We next wanted to directly examine the role of GII on the trimming of N-linked glycans in TRPP2. Because this required the sensitive determination of differences in the migration of TRPP2 on the basis of variable presence or absence of two glucose residues per N-linked glycan, we used a carboxyl terminal-truncated form of TRPP2, truncated at codon 703 (TRPP2L703X-HA), to allow us to better resolve migration differences on the basis of loss of GII activity. We first used a potent inhibitor of α-glucosidases, NB-DNJ, to establish our ability to reliably detect the lack of N-glycan deglycosylation in TRPP2L703X-HA. NB-DNJ provides potent inhibitory activity when applied in vitro to cell lysates or in vivo to intact cells (Fig. 8, D and E). GII catalytic activity was measured by the fluorescence units released through the cleavage of the specific substrate 4MUG. The studies with the synthetic substrate establish 2 mm NB-DNJ as sufficient to provide at least 70% GII inhibition in intact LLCPK1 cells. To examine the GII-dependent glycosylation status of TRPP2L703X-HA, LLCPK1 cells stably expressing TRPP2L703X-HA were incubated with 2 mm NB-DNJ for 96 h.

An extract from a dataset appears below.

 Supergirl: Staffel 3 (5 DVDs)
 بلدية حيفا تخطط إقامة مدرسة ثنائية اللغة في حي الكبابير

Cells were pulsed for 30 min with medium containing [35S]Met/[35S]Cys and chased with non-radioactive medium for 30 min. After lysis, TRPP2L703X-HA was immunoprecipitated using anti-HA antibodies and digested with jack bean mannosidase, which cleaves mannose residues from deglycosylated N-glycans but not from N-glycan moieties that were not deglycosylated because of inhibition of GII activity. Thus, the jack bean mannosidase treatment improves the resolution of the migrating protein species to differentiate deglycosylated forms from non-deglycosylated forms. Inhibition of GII by NB-DNJ resulted in a distinct electrophoretic mobility pattern for TRPP2L703X-HA, migrating at a higher molecular weight compared with TRPP2L703X-HA from untreated cells, in which GII was active to permit deglycosylation of the protein (Fig. 8F). This showed the ability to detect a defect in glucose trimming by this method.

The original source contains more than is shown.